====== Dane do przetworzenia ======

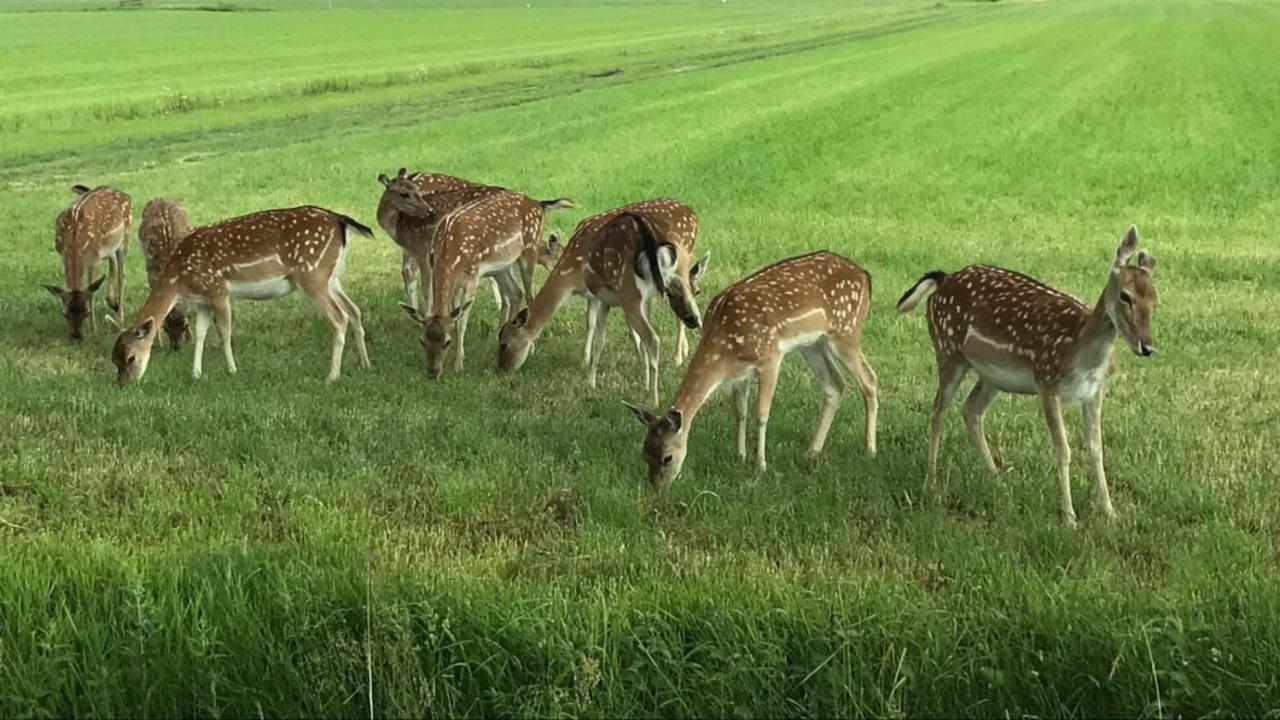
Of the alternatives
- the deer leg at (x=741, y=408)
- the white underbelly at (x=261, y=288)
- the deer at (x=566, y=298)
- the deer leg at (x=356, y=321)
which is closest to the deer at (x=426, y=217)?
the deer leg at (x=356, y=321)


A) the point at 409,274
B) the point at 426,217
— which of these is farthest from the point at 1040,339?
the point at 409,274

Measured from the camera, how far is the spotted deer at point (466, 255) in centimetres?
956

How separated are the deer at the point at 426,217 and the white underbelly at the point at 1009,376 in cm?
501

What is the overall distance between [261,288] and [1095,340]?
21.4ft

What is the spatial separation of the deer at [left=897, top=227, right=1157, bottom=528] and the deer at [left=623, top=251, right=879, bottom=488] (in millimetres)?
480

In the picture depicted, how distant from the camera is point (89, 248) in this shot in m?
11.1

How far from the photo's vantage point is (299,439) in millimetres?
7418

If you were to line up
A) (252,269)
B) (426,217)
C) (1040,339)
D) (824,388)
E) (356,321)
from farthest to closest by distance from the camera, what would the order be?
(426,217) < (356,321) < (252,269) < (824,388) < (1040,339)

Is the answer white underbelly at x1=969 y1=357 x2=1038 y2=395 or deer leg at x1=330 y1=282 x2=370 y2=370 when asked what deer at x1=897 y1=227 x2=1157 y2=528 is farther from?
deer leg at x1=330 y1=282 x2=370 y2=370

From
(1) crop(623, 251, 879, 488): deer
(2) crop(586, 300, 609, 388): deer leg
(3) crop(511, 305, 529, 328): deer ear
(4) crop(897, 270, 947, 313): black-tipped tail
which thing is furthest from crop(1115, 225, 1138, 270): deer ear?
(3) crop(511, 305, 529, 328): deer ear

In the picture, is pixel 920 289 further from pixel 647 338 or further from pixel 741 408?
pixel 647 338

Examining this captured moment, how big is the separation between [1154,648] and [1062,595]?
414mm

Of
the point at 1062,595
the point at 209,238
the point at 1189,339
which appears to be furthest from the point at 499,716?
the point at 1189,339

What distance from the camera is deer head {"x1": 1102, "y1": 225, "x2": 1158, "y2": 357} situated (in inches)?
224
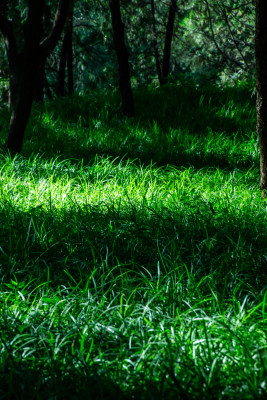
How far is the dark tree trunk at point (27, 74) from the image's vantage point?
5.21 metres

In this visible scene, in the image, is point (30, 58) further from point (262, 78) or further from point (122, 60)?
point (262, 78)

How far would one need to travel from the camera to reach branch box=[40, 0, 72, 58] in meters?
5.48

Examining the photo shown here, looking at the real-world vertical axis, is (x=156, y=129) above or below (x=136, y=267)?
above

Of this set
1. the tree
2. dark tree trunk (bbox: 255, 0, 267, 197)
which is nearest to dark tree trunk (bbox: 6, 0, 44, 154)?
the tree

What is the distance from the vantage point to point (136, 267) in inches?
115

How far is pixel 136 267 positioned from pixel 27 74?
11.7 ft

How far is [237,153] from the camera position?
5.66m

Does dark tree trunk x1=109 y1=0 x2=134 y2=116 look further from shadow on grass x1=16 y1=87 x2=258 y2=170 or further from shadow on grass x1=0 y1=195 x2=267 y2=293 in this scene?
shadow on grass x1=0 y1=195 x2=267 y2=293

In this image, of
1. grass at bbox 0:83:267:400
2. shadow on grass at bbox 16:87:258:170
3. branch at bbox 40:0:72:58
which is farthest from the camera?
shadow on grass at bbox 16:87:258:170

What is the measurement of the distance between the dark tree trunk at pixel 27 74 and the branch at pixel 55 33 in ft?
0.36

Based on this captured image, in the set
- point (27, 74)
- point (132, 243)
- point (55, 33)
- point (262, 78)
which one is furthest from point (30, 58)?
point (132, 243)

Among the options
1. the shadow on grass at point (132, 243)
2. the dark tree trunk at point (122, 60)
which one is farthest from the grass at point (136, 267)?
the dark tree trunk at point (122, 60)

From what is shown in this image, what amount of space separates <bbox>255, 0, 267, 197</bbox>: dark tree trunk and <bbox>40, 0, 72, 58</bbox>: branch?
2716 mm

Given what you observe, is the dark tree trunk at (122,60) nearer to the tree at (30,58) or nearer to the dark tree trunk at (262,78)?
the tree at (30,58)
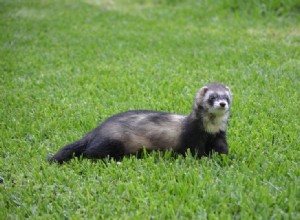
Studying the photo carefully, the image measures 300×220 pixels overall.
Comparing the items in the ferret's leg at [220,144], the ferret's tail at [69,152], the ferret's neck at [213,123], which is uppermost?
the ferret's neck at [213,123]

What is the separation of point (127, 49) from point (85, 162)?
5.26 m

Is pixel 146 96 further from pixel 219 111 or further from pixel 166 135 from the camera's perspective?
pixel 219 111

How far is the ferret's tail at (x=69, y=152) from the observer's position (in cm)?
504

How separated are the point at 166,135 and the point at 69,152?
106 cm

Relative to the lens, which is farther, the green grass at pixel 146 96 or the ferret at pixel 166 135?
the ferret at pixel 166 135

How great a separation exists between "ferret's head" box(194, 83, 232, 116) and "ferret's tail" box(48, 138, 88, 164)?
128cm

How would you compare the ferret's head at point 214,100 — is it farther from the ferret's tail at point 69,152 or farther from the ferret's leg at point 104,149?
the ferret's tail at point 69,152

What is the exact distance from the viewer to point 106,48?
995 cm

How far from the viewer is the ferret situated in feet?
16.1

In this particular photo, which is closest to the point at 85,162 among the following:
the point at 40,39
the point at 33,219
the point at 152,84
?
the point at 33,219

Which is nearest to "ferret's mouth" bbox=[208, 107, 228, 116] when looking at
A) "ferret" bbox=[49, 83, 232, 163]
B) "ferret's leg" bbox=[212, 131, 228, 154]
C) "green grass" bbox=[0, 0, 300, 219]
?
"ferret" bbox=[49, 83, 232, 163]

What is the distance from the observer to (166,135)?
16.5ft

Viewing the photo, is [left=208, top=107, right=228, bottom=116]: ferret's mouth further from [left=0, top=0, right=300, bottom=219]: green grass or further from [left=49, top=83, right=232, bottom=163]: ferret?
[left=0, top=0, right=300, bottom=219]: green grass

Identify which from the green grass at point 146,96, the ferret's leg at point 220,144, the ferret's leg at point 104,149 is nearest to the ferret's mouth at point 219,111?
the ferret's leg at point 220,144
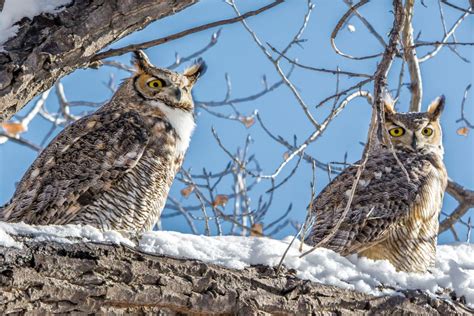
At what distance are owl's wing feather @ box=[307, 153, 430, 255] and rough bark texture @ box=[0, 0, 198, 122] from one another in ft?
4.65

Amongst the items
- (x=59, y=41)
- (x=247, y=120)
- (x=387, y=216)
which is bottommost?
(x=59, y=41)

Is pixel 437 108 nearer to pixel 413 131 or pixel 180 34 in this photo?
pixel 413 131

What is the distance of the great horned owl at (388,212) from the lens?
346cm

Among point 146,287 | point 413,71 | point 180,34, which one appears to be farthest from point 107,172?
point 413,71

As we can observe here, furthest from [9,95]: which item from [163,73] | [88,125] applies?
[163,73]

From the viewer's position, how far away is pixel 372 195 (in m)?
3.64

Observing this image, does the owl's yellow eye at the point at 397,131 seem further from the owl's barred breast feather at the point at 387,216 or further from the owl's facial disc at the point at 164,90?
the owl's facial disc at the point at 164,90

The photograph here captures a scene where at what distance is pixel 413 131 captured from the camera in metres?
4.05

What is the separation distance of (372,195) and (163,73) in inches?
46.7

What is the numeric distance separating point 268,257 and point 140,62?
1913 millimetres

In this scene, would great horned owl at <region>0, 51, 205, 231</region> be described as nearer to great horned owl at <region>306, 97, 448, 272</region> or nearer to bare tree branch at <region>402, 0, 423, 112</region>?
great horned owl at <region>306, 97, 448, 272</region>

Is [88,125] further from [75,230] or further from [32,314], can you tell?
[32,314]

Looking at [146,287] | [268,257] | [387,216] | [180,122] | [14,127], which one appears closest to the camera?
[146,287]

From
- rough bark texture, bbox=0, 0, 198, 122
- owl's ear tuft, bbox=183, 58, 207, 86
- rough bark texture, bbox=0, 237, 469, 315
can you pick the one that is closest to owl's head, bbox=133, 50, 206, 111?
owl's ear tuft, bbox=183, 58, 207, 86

======
====== Dane do przetworzenia ======

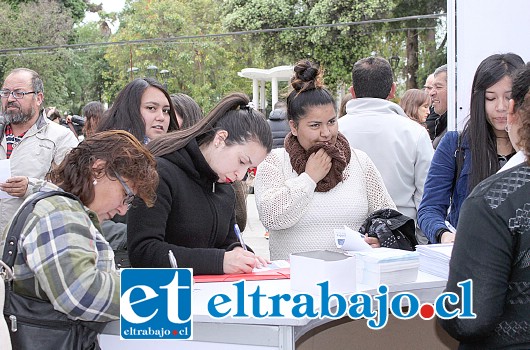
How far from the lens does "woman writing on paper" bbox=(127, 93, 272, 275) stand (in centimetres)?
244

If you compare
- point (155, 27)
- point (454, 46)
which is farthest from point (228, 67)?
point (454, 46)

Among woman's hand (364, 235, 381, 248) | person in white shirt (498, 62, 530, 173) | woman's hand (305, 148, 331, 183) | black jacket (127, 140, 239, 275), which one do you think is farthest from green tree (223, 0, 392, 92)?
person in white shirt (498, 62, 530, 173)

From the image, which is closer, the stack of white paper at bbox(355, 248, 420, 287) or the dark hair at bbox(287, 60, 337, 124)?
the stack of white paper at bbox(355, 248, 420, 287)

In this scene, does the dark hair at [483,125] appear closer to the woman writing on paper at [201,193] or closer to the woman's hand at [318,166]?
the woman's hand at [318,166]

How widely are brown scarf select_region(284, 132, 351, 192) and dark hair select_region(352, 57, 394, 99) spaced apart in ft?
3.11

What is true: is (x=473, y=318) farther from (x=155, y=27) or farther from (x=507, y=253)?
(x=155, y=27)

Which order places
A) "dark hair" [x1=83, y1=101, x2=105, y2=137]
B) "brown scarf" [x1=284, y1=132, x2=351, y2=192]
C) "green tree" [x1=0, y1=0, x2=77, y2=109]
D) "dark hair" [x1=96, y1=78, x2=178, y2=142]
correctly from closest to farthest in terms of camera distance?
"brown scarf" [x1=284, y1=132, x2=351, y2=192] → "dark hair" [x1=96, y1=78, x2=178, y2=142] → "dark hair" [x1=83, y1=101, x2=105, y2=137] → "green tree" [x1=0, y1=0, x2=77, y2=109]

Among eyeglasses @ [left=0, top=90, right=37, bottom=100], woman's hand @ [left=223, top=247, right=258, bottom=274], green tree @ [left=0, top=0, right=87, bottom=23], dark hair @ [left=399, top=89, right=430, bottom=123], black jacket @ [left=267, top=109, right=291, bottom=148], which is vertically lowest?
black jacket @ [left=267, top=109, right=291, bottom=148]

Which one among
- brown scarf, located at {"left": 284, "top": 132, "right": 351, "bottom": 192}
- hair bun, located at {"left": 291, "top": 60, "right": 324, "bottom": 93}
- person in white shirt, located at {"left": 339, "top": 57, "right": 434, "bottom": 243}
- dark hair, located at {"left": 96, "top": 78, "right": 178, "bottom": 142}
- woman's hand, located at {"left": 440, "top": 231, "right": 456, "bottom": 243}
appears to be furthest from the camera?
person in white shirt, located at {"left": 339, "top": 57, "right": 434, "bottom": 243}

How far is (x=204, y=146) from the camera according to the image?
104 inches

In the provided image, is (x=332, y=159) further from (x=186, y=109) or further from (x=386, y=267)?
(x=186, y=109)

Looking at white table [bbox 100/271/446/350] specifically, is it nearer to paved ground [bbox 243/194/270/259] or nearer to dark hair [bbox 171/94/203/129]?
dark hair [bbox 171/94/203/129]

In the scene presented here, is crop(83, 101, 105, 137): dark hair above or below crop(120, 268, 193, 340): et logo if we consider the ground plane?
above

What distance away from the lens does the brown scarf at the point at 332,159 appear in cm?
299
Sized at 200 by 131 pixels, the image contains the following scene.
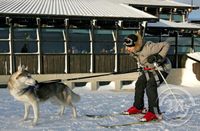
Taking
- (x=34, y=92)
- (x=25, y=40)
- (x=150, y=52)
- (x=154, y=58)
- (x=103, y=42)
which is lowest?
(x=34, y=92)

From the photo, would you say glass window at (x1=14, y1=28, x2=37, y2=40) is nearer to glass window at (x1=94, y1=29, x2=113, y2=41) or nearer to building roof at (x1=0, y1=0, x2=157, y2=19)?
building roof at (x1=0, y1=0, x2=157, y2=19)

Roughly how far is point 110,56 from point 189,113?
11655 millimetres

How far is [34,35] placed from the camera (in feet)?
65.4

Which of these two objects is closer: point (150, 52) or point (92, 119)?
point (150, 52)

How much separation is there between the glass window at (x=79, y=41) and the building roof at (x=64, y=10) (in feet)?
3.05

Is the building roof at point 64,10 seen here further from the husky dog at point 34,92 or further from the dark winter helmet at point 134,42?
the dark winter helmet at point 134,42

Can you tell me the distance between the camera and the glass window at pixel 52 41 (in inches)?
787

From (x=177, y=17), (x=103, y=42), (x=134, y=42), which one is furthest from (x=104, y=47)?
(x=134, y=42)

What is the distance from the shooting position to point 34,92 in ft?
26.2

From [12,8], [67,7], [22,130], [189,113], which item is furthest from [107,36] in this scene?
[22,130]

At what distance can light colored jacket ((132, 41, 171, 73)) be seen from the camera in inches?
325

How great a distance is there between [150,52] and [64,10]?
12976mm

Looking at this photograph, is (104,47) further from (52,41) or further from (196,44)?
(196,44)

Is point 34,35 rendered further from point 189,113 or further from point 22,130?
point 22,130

======

## Treść zadania:
Przekształć listing od wiersza zawierającego "In this scene, does" do wiersza zawierającego "x2=351, y2=192] →", włącznie z oboma, w plik CSV o dwóch kolumnach „treść” i „odpowiedź”. Każdemu wpisowi odpowiada jeden wiersz, a każde pole ujmij w cudzysłów i zamień w nim łamania wierszy na spacje.

## Rozwiązanie zadania:
treść,odpowiedź
"In this scene, does the dark hair at [483,125] appear closer to the woman writing on paper at [201,193] or closer to the woman's hand at [318,166]?","the woman's hand at [318,166]"
"How widely are brown scarf select_region(284, 132, 351, 192) and dark hair select_region(352, 57, 394, 99) spaced apart in ft?","3.11"
"What is true: is (x=473, y=318) farther from (x=155, y=27) or farther from (x=507, y=253)?","(x=155, y=27)"
"Which order places A) ""dark hair"" [x1=83, y1=101, x2=105, y2=137] B) ""brown scarf"" [x1=284, y1=132, x2=351, y2=192] C) ""green tree"" [x1=0, y1=0, x2=77, y2=109] D) ""dark hair"" [x1=96, y1=78, x2=178, y2=142] correctly from closest to farthest in terms of camera distance?","""brown scarf"" [x1=284, y1=132, x2=351, y2=192] → ""dark hair"" [x1=96, y1=78, x2=178, y2=142] → ""dark hair"" [x1=83, y1=101, x2=105, y2=137] → ""green tree"" [x1=0, y1=0, x2=77, y2=109]"